- Province: Kingston in Jamaica
- Diocese: Mandeville
- Appointed: 19 June 2020
- Installed: 19 September 2020
- Predecessor: Neil Edward Tiedemann
- Other post: Apostolic Administrator of Montego Bay (since 2023)

Orders
- Ordination: 14 July 1985 by Benedict Singh
- Consecration: 19 September 2020 by Kenneth Richards

Personal details
- Born: John Derek Persaud 28 August 1956 (age 69) Georgetown, British Guiana
- Denomination: Roman Catholic
- Alma mater: Pontifical Urban University
- Coat of arms: John Derek Persaud's coat of arms

= John Derek Persaud =

Guyanese-born Roman Catholic bishop (born 1956)
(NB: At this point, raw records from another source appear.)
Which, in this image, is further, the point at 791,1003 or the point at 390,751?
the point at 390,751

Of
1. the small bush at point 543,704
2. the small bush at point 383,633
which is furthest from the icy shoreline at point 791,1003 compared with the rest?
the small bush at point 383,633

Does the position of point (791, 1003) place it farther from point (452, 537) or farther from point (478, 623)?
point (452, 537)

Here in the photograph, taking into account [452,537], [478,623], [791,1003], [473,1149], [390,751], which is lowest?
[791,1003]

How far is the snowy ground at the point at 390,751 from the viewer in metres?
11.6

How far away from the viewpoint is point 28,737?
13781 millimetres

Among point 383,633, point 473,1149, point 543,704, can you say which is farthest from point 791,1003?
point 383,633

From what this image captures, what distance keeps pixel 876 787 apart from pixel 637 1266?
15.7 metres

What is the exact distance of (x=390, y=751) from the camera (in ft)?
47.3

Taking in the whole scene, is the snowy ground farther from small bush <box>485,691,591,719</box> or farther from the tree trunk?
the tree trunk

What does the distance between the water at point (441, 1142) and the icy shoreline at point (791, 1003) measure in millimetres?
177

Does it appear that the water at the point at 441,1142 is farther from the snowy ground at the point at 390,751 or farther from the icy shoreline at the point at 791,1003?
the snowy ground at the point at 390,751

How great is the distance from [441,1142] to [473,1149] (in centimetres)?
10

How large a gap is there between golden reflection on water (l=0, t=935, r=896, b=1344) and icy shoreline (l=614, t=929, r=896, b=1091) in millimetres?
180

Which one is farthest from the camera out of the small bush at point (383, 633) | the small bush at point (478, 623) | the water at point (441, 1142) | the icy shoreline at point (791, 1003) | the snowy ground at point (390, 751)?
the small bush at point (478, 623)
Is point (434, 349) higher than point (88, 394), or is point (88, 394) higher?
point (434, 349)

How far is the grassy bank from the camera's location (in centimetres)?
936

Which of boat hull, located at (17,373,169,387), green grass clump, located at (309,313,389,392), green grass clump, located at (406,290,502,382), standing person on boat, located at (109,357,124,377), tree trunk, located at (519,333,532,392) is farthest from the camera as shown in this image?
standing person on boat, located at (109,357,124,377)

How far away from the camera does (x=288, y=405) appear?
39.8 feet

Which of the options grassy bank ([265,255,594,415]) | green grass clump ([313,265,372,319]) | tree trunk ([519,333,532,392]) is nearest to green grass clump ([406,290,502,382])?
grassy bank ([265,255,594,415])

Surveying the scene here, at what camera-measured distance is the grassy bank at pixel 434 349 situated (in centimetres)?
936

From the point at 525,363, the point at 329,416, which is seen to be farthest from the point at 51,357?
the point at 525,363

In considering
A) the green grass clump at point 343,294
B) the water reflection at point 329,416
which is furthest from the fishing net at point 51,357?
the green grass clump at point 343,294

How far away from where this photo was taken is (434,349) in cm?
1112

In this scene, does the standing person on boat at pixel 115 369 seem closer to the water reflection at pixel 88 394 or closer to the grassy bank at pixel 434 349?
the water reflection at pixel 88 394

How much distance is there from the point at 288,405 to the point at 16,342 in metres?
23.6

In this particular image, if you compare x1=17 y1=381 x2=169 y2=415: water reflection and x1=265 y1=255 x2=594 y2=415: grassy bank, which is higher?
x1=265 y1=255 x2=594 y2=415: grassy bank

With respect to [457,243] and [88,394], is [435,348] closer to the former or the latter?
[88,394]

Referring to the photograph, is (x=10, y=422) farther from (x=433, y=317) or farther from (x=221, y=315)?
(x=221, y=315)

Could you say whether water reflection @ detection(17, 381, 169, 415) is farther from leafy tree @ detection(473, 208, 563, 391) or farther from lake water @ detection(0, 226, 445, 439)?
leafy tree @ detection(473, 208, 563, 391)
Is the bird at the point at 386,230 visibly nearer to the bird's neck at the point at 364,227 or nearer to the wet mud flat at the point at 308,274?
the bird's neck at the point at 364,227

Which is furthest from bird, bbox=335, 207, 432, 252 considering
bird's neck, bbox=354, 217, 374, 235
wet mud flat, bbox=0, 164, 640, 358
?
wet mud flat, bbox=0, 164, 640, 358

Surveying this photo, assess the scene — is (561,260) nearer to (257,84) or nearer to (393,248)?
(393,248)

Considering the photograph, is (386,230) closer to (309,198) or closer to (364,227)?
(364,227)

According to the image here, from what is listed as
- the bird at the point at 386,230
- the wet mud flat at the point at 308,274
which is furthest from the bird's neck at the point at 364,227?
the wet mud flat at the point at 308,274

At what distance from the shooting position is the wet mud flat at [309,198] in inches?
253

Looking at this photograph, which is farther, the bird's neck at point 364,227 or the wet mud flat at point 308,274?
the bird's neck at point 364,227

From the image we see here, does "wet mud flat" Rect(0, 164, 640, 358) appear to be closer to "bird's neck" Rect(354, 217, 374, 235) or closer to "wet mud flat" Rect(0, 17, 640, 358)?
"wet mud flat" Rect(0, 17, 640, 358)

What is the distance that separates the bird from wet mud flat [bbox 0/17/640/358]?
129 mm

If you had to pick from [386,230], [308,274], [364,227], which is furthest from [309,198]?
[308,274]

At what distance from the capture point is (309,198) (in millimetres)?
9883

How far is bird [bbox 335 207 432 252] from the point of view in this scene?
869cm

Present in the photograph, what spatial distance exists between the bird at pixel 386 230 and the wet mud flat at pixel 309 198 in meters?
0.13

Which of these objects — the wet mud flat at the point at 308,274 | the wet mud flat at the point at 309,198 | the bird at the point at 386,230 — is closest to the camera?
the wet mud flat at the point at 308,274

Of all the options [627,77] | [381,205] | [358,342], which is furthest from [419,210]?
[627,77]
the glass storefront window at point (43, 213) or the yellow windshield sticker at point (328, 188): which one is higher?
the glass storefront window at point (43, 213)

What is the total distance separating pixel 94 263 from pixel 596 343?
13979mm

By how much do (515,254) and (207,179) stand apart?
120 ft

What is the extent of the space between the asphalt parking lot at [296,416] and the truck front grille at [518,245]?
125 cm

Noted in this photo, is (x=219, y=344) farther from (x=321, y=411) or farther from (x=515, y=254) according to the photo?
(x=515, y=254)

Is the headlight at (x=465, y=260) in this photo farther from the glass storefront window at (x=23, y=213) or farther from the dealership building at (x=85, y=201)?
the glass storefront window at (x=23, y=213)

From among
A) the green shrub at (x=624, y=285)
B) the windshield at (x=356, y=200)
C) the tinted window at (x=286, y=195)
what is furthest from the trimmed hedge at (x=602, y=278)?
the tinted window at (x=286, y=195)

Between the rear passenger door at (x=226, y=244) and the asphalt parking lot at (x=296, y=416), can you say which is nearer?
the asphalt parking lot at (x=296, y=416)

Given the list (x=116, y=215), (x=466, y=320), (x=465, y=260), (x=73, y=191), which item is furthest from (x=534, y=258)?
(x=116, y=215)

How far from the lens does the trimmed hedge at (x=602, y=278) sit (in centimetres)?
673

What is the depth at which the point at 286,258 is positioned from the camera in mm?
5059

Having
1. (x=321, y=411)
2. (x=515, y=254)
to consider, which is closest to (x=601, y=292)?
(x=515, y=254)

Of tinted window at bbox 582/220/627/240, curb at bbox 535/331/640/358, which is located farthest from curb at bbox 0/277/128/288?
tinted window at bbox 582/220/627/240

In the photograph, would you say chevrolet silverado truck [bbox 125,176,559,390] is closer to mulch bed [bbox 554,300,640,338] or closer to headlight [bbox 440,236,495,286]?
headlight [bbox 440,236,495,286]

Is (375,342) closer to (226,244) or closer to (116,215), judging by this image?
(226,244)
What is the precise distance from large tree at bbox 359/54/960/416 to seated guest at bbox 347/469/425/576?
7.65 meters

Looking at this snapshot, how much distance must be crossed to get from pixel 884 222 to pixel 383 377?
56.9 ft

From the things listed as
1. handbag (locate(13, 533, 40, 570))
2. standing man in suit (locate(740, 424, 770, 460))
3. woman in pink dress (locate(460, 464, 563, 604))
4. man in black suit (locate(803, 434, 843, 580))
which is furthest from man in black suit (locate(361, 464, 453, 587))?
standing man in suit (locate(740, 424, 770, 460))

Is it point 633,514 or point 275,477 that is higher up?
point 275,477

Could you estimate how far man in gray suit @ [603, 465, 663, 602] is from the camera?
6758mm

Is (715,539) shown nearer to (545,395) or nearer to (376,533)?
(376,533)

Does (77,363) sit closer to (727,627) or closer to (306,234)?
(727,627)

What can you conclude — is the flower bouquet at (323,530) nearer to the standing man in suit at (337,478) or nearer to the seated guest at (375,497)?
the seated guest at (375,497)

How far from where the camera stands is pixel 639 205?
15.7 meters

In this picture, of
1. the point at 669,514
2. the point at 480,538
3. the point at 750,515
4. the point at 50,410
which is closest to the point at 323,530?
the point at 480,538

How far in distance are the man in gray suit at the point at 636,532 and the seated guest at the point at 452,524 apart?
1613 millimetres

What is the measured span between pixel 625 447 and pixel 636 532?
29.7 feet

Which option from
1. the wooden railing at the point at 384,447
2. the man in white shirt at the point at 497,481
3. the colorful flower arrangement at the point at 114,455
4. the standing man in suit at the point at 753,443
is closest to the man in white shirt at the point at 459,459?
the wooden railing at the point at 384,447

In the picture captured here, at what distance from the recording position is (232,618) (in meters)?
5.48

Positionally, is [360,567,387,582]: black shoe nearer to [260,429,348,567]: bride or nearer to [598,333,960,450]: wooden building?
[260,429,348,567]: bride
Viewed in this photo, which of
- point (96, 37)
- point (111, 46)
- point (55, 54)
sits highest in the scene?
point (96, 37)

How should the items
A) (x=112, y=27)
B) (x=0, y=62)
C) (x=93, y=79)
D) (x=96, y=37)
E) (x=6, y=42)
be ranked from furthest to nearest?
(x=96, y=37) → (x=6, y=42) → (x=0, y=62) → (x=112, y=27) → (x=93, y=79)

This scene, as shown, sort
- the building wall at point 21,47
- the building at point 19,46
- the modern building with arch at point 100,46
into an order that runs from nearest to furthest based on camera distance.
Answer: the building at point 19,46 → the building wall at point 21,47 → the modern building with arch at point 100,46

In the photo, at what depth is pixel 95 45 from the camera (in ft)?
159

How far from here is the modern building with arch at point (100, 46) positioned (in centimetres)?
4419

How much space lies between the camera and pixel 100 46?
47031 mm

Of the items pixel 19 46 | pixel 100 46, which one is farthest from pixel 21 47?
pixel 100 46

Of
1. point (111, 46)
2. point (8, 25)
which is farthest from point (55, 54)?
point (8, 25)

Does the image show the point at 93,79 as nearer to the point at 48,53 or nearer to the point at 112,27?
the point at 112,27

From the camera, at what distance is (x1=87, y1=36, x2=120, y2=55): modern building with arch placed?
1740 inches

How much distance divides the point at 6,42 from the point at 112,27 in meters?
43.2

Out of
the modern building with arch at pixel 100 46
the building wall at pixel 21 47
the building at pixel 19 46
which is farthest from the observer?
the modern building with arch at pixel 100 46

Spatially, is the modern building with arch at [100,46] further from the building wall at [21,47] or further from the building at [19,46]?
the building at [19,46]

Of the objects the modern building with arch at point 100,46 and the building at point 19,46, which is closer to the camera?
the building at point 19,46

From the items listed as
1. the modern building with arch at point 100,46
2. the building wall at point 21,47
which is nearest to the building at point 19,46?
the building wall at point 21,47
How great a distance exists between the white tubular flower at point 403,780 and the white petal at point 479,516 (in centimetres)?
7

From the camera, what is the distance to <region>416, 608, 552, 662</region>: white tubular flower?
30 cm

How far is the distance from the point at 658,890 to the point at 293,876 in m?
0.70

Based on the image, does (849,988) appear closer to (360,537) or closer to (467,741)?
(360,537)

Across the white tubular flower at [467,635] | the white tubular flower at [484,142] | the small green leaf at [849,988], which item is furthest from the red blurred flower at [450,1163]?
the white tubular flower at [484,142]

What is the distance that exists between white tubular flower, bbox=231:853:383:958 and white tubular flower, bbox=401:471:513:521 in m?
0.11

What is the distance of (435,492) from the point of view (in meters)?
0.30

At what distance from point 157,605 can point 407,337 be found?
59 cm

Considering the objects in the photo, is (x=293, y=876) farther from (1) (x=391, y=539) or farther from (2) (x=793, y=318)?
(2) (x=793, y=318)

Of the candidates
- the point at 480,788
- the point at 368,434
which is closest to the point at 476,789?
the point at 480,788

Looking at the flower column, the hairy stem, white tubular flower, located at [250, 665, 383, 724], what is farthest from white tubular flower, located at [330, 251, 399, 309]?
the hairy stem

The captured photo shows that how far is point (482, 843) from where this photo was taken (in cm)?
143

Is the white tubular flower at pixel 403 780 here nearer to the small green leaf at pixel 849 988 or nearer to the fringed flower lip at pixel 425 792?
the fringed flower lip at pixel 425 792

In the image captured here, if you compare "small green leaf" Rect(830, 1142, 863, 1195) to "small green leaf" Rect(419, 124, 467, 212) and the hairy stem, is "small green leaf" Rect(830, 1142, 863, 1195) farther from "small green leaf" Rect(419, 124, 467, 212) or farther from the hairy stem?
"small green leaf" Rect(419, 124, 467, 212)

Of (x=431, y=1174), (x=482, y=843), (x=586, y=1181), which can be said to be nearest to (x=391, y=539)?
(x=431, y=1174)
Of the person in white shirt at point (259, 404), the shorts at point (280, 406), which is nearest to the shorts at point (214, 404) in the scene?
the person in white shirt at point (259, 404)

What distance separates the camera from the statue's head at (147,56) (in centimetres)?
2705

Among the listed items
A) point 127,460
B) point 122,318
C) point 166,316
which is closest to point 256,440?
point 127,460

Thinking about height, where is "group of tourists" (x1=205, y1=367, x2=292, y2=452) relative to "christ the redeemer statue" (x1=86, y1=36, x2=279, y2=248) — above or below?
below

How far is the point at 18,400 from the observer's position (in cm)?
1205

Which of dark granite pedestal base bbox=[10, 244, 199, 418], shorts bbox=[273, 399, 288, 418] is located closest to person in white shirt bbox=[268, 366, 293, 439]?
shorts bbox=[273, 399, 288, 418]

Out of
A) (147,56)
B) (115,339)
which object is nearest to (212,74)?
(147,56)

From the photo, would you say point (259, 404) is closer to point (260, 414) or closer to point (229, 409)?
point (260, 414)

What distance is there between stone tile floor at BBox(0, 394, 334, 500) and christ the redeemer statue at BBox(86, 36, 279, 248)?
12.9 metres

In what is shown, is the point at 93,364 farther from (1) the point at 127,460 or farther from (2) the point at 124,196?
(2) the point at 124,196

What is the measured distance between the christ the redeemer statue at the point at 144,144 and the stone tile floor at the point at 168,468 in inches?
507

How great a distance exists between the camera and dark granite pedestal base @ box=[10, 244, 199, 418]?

John Derek Persaud (born 28 August 1956) is a Guyanese-born Jamaican Roman Catholic prelate, who has served as the Bishop of the Diocese of Mandeville in Jamaica since 2020.

==Early life and education==
John Derek Persaud was born on 28 August 1956 in Georgetown, Guyana. He entered the seminary to study for the priesthood and completed his philosophical and theological studies at the Seminary of Saint John Vianney and the Uganda Martyrs in Tunapuna, Trinidad and Tobago. He later earned a licentiate in canon law from the Pontifical Urban University in Rome.

==Priesthood==
He was ordained a priest for the Diocese of Georgetown on 14 July 1985. During his ministry in Guyana, Persaud held several key positions, including serving as the pastor of the Cathedral of the Immaculate Conception in Georgetown and Chancellor of the Diocese. From 2014 to 2018, he served as the General Secretary of the Antilles Episcopal Conference (AEC).

==Episcopal ministry==
On 19 June 2020, Pope Francis appointed Persaud as the Bishop of the Diocese of Mandeville. He succeeded Bishop Neil Edward Tiedemann, filling a vacancy that had existed since 2016.

Persaud was consecrated on 19 September 2020 at the St. Paul of the Cross Cathedral in Mandeville. The principal consecrator was Archbishop of Kingston in Jamaica Kenneth Richards, with Archbishops Charles Dufour and Bishop Burchell McPherson serving as co-consecrators.

Since 16 October 2023 he is also serving as an Apostolic Administrator of the Diocese of Montego Bay.